1. Let X be the open interval (0, 1) with the usual topology induced by the Euclidean distance. Open sets are then of the form
$\bigcup_{\gamma \in \Gamma} (a_{\gamma},b_{\gamma})$
where 0 < aγ < bγ < 1, and Γ is an arbitrary index set. The definition now implies that closed sets are of the form
$\bigcap_{\gamma \in \Gamma} (0,a_{\gamma}]\cup [b_{\gamma},1).$.
2. As a more interesting example, consider the function space C[a,b] (with a < b).
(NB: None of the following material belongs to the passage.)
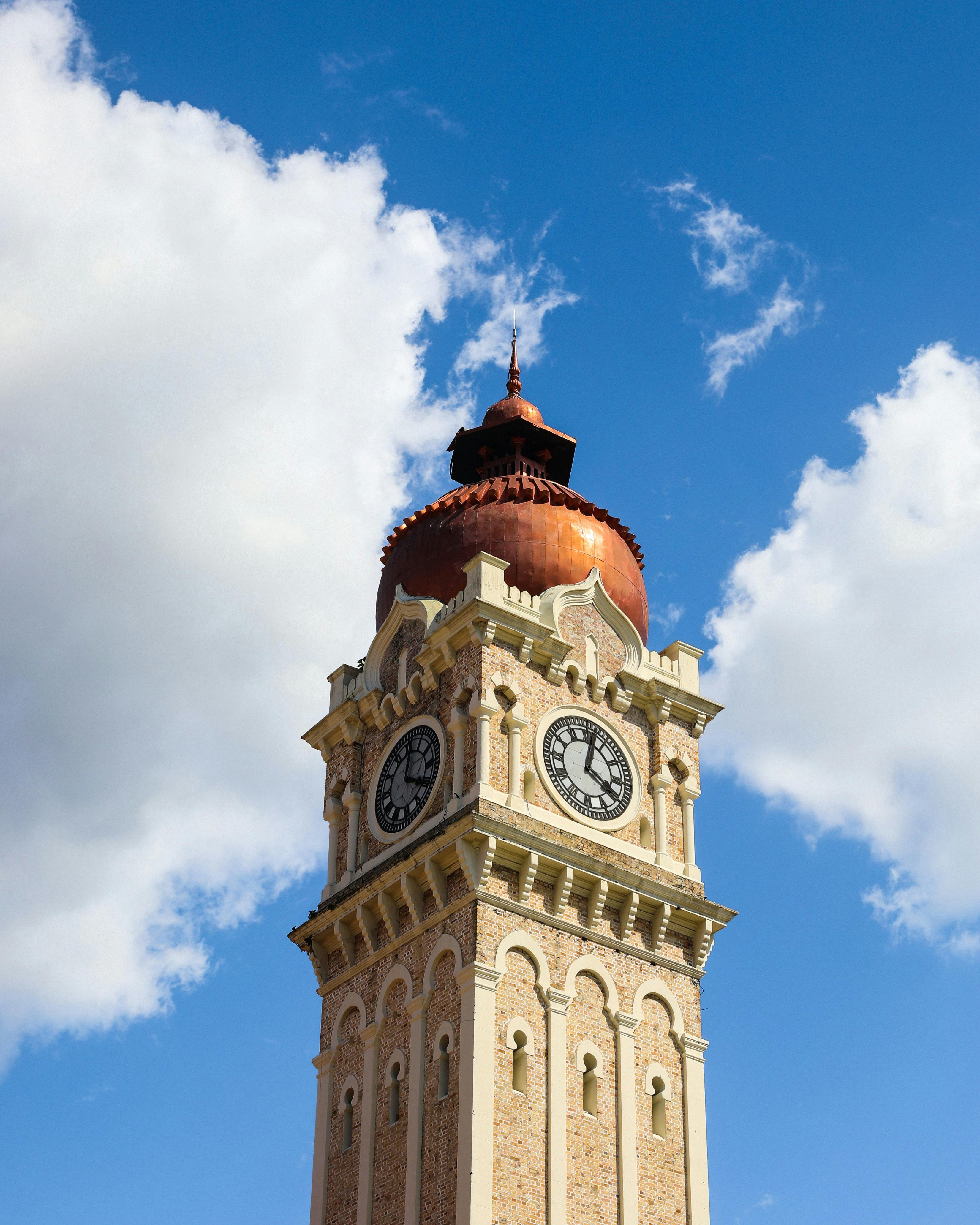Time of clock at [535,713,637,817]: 4:01
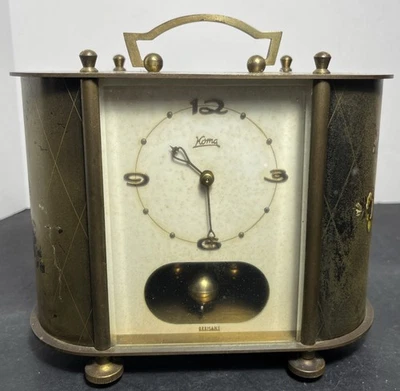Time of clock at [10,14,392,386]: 10:28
This space consists of all real-valued continuous functions on the closed interval [a, b] and is endowed with the topology induced by the norm
$\|f\| = \max_{x \in [a,b]} |f(x)|.$
In this topology, the sets
$A = \big\{ f \in C[a,b] \mid \min_{x \in [a,b]} f(x) > 0 \}$
and
$B = \big\{ f \in C[a,b] \mid \min_{x \in [a,b]} f(x) < 0 \}$
are open sets while the sets
$C = \big\{ f \in C[a,b] \mid \min_{x \in [a,b]} f(x) \ge 0 \}$
and
$D = \big\{ f \in C[a,b] \mid \min_{x \in [a,b]} f(x) \le 0 \}$
are closed (the sets C and D are the closure of the sets A and B respectively).